## Provided data
+++++
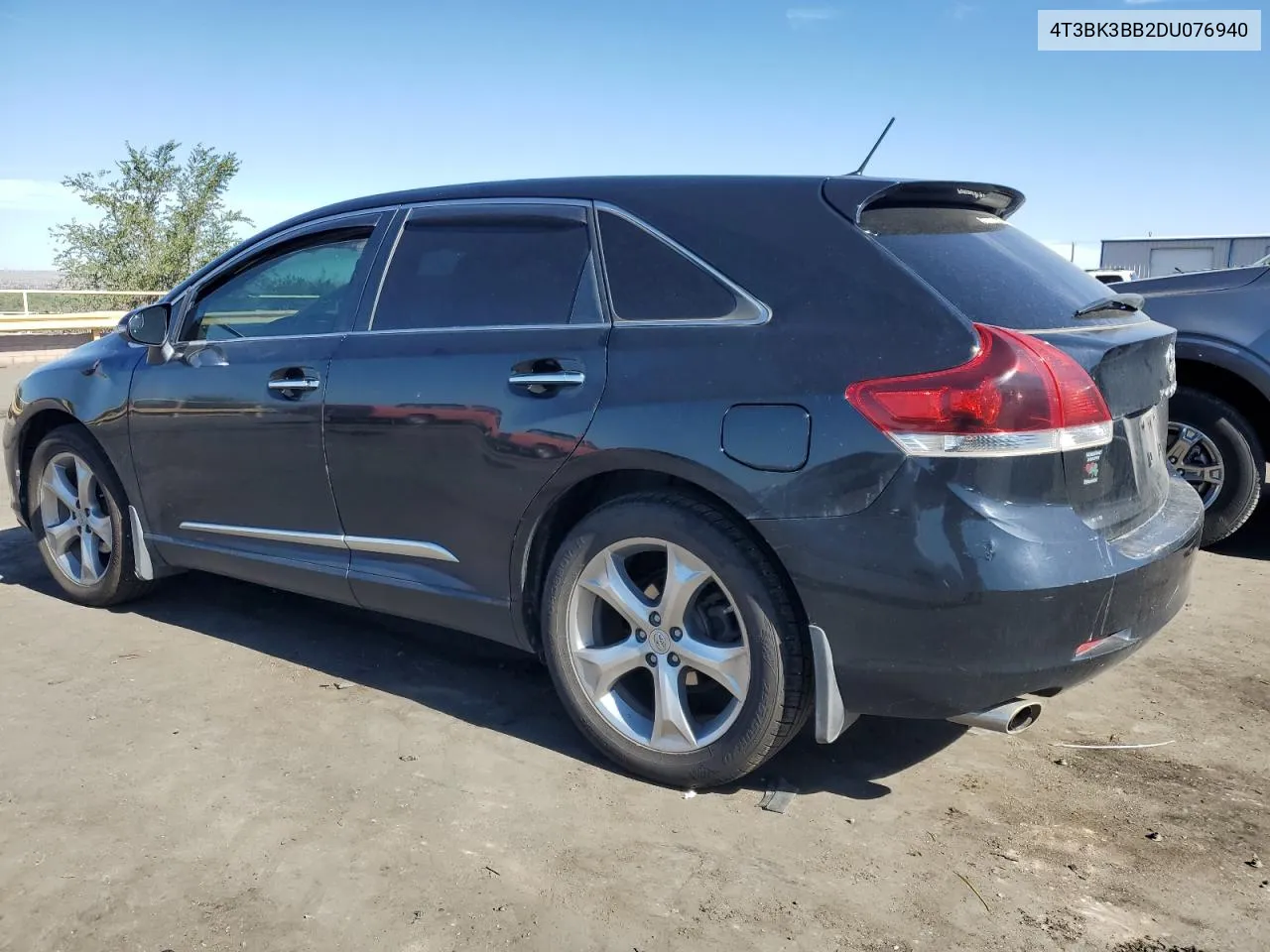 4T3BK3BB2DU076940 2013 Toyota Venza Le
+++++
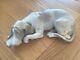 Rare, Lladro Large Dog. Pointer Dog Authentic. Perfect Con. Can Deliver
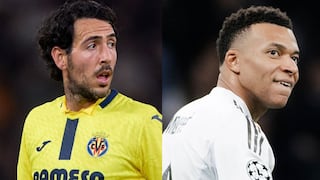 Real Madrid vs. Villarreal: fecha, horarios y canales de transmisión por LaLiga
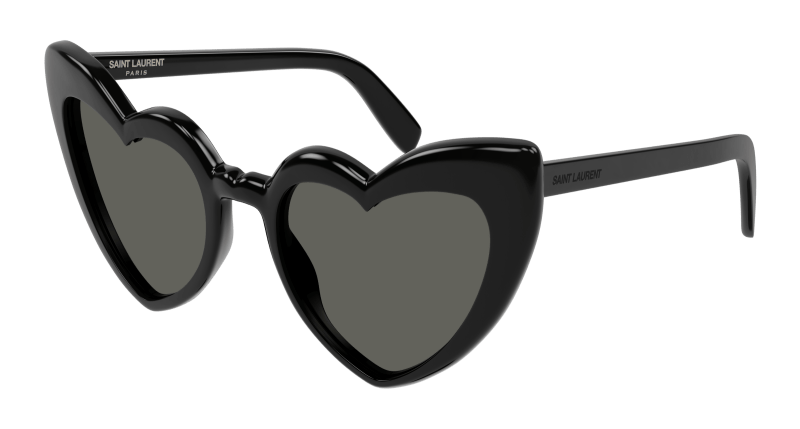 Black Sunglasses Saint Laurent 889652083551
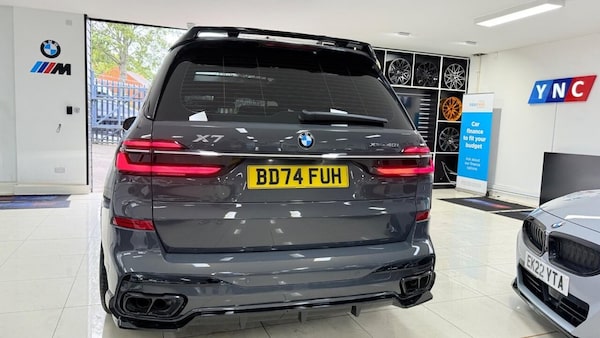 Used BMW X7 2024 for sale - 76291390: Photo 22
+++++
## What you have to do
Update the listing from the line with "Rare, Lladro Large" through the line with "Used BMW X7" by swapping "Used" for "Pre-Owned" and keeping everything else the same. Give only those lines, without the pictures.

## Result of the task
 Rare, Lladro Large Dog. Pointer Dog Authentic. Perfect Con. Can Deliver
 Real Madrid vs. Villarreal: fecha, horarios y canales de transmisión por LaLiga
 Black Sunglasses Saint Laurent 889652083551
 Pre-Owned BMW X7 2024 for sale - 76291390: Photo 22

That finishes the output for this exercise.